Charline von Heyl, “New Paintings” installation view/Courtesy Corbett vs. Dempsey
RECOMMENDED
If the thrust of contemporary painting still has something that resembles a cutting edge, then Charline von Heyl is unquestionably on the tip of the spear. For over a quarter century, the German-born artist has pursued an idiosyncratic approach to image-making that prioritizes difference and repetition, chromatic subtlety fused to outlandish hues and spontaneous gestures dappled with refined marks. Like a classic composition by jazz legend John Coltrane, the artist’s paintings are liable to move in both directions at once.
Von Heyl’s latest exhibition (her third with Corbett vs. Dempsey) is a smoldering, twelve-cut cross-section of what makes her work curiously confounding and at the same time, so eminently satisfying.
It’s been suggested that von Heyl is an artist without a style.

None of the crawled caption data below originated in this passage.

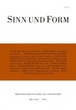 Sinn und Form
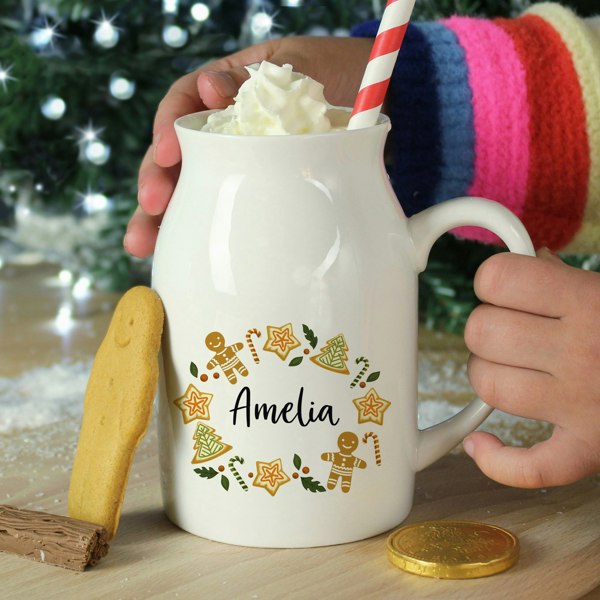 Personalised Memento Company Personalised Christmas Milk Jug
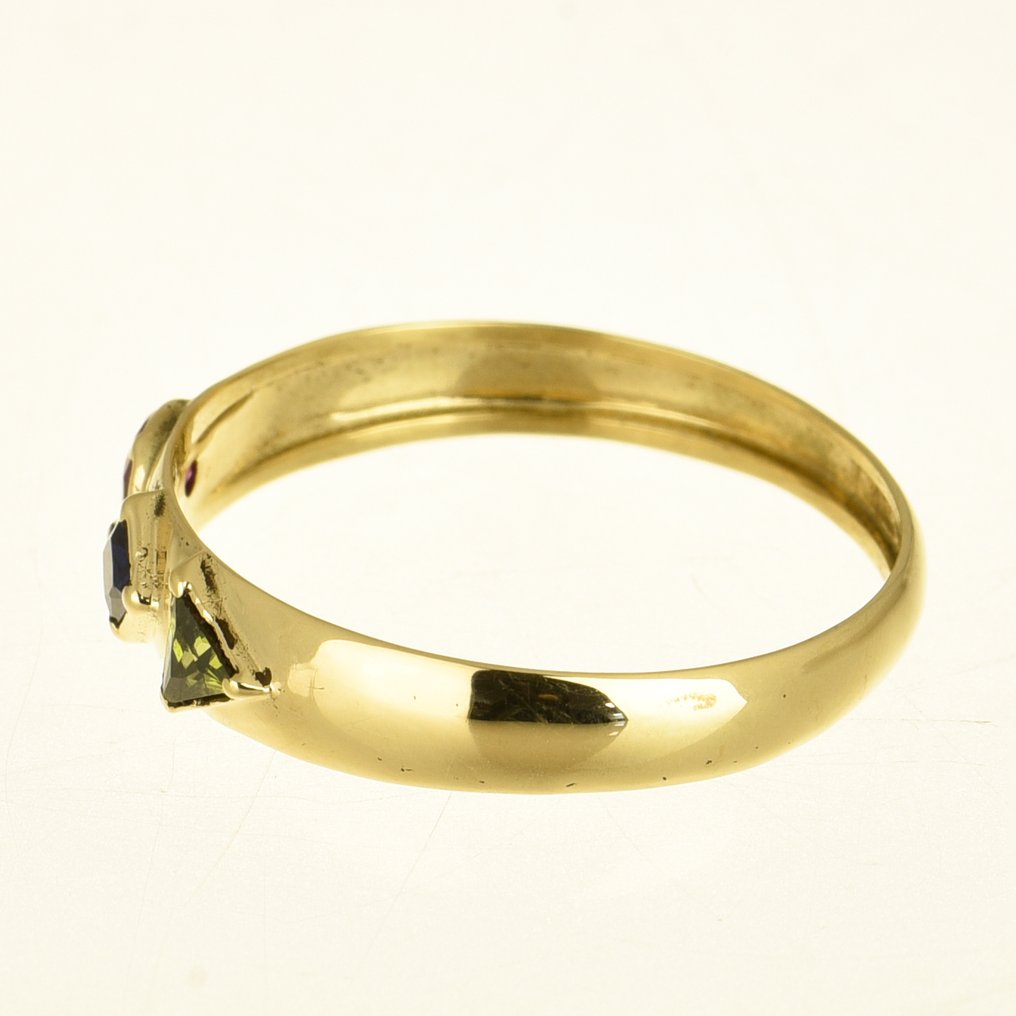 No Reserve Price - Ring - 14 kt. Yellow gold Ruby #4.3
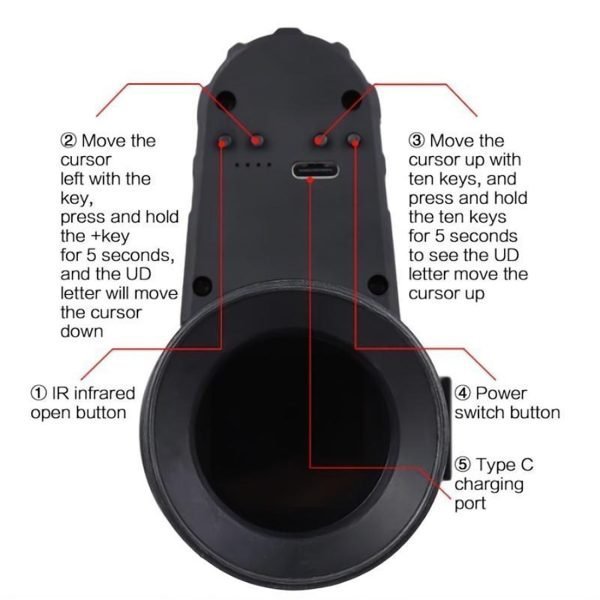 High-definition head-mounted night vision with crosshair cursor. Electronic eyepiece with infrared and laser aiming night vision device. - Image 6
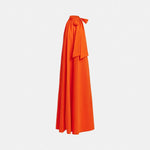 ESSENTIEL ANTWERP Jayda High Neck Maxi Dress in Fire/Glow
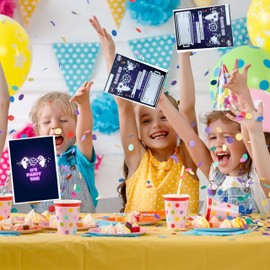 35 Game Party Invitations Cards,Birthday Party Invitation Cards,Uniquely Designed Birthday Cards for Children,Men, Women and Kids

Indeed, a viewer enchanted by the frenetic orange-red strokes and Hofmann-esque gray slabs in “Vel” could be forgiven for concluding that the candyland color and still-life imagery in “Bog-Face” belong to wholly separate artists. But the common threads that weave her oeuvre together are best considered in terms of attitude and approach, rather than an aesthetically homogenous end product.
Von Heyl’s work is frequently funny, infused with irony (absent cynicism) and almost always surprising. There’s an everything-and-the-kitchen-sink strategy that freely mixes methods and mediums permeating the paintings on display. It’s an approach that can be traced back to European avant-garde artists such as Asger Jorn, Martin Kippenberger and Sigmar Polke. But in von Heyl’s hands, the results are more playful than political. Ducks, rabbits and disembodied eyes abound.

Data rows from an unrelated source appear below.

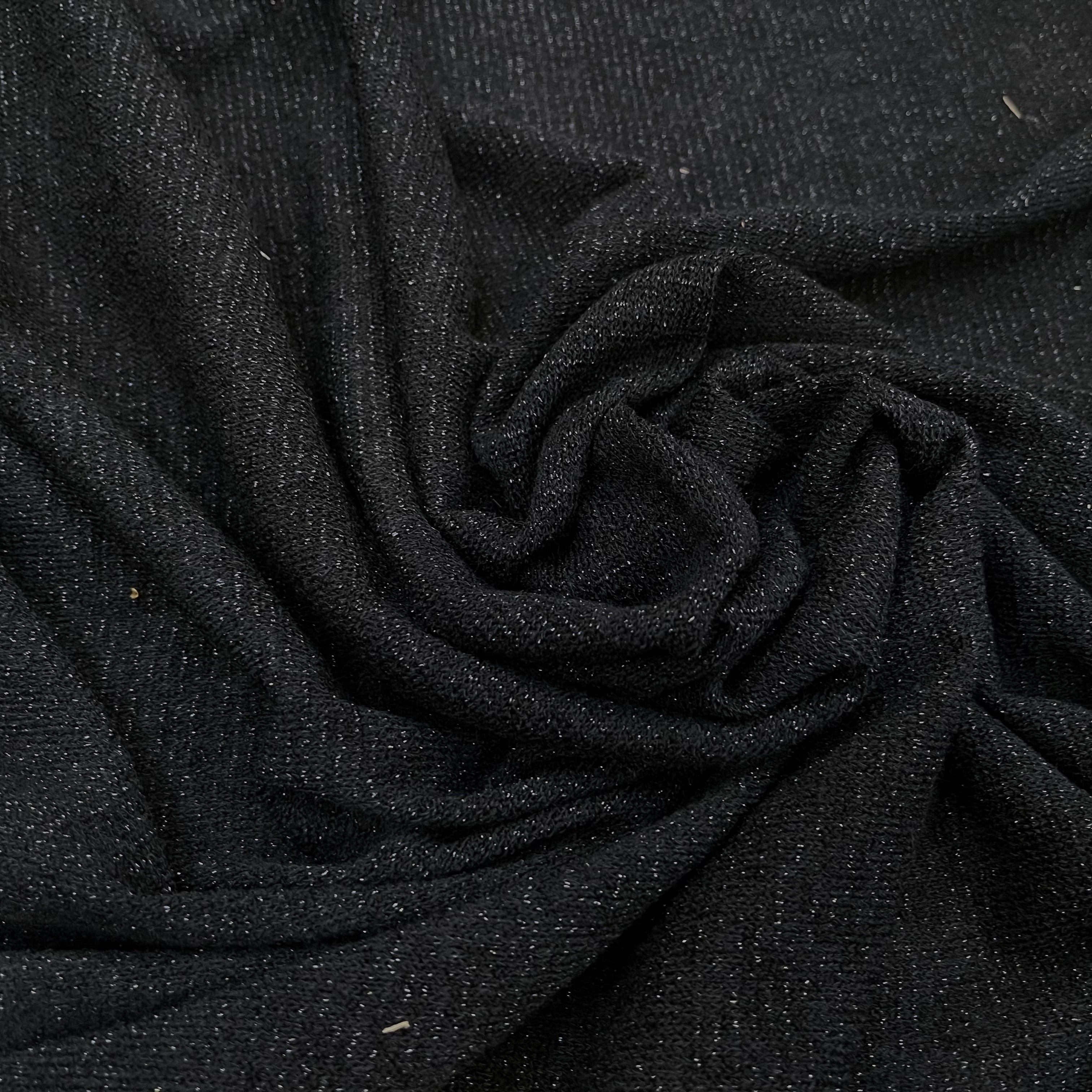 MAILLE FÊTE NOIR LÉGÈREMENT BRILLANTE - My Little Coupon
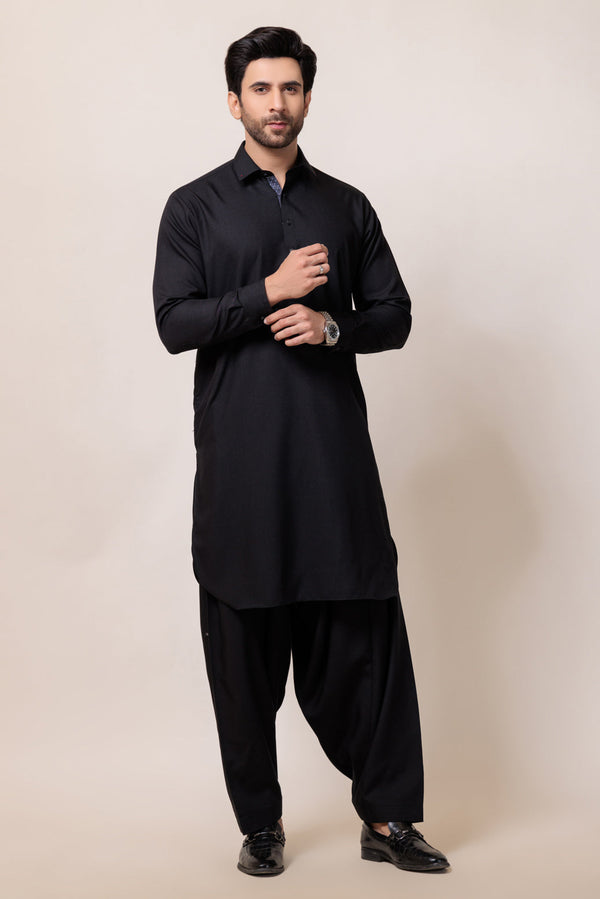 BLACK-BLENDED-SHALWAR SUIT  - (GSSW24-019)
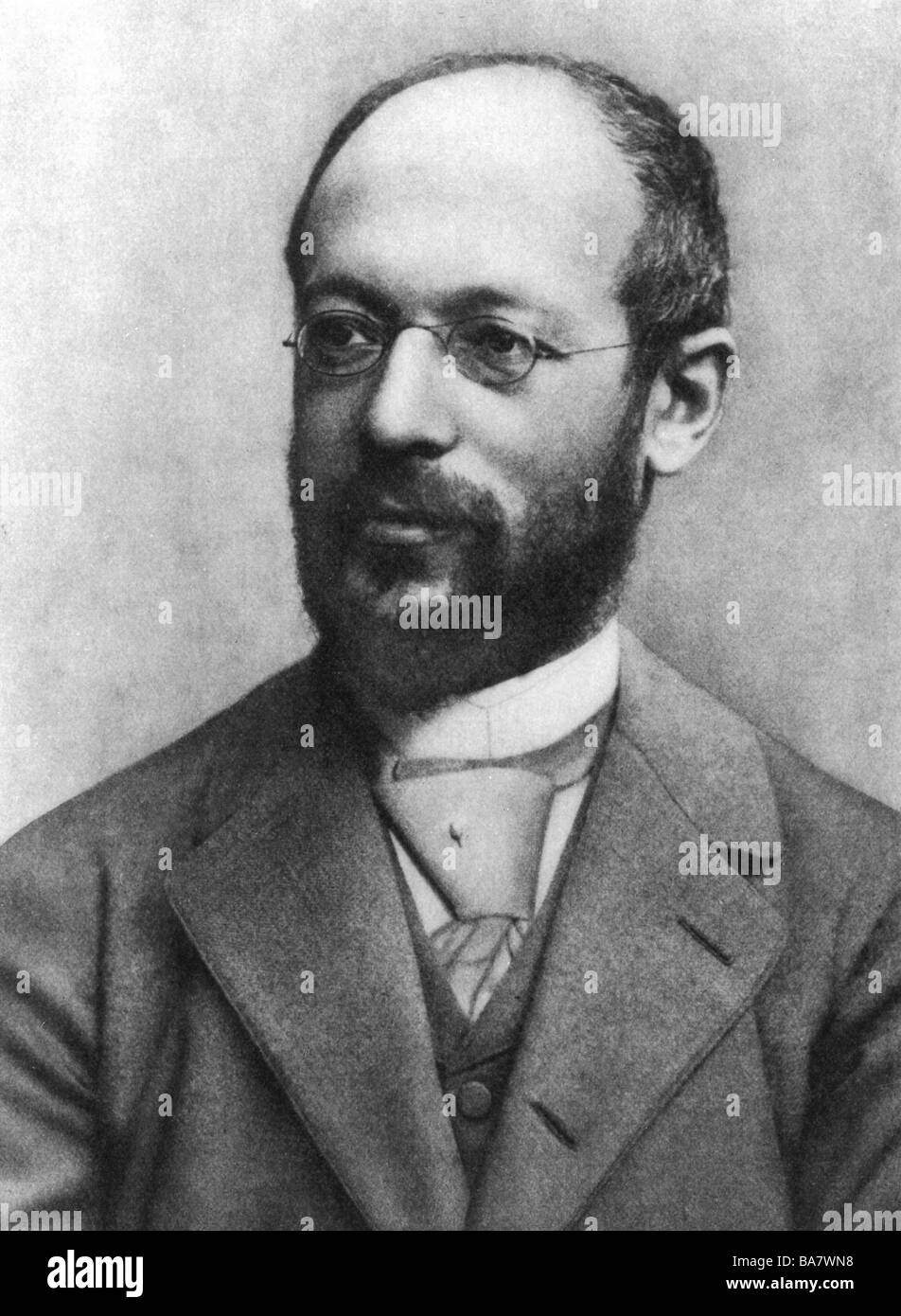 Simmel, Georg, 1.3.1858 - 26.9.1918, scientifique autrichien (philosophe et sociologue), portrait, vers 1900, Banque D'Images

Charline von Heyl, “New Paintings” installation view/Courtesy Corbett vs. Dempsey
Technically, von Heyl thinks like a printmaker. Despite their diversity, her most commanding compositions and the spaces they create are almost always realized in terms of layering. Case in point: “Don’t Think It Hasn’t Been Lovely Because It Hasn’t Been.” A searing, lemon-yellow synthesis of flatly depicted hands that become abstract marks, the painting is set on top of the remnants of a fundamentally different work. The pentimenti materialize slowly, putting the brakes on a high-key painting that otherwise moves at breakneck speeds.

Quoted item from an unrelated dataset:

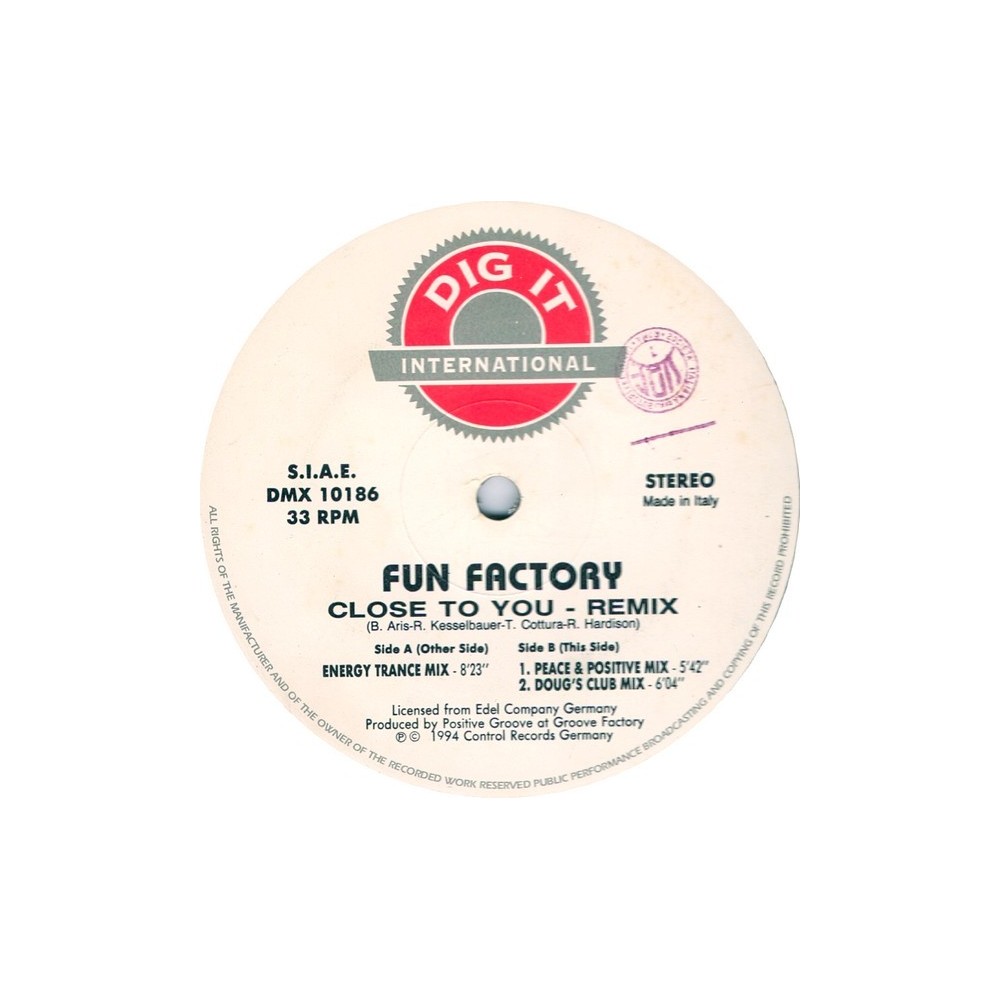 Fun Factory – Close To You (Remix)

These rapid shifts and peculiar juxtapositions are ultimately what’s best about von Heyl’s paintings. Their ability to transcend the cultural priorities of the moment (superficiality, momentary pleasure and rapid consumption) while undeniably being a part of the discontinuous zeitgeist that’s given rise to them, is unmatched among her peers. “New Paintings” demands multiple viewings. (Alan Pocaro)
“New Paintings,” through March 13 at Corbett vs. Dempsey, 2156 West Fulton.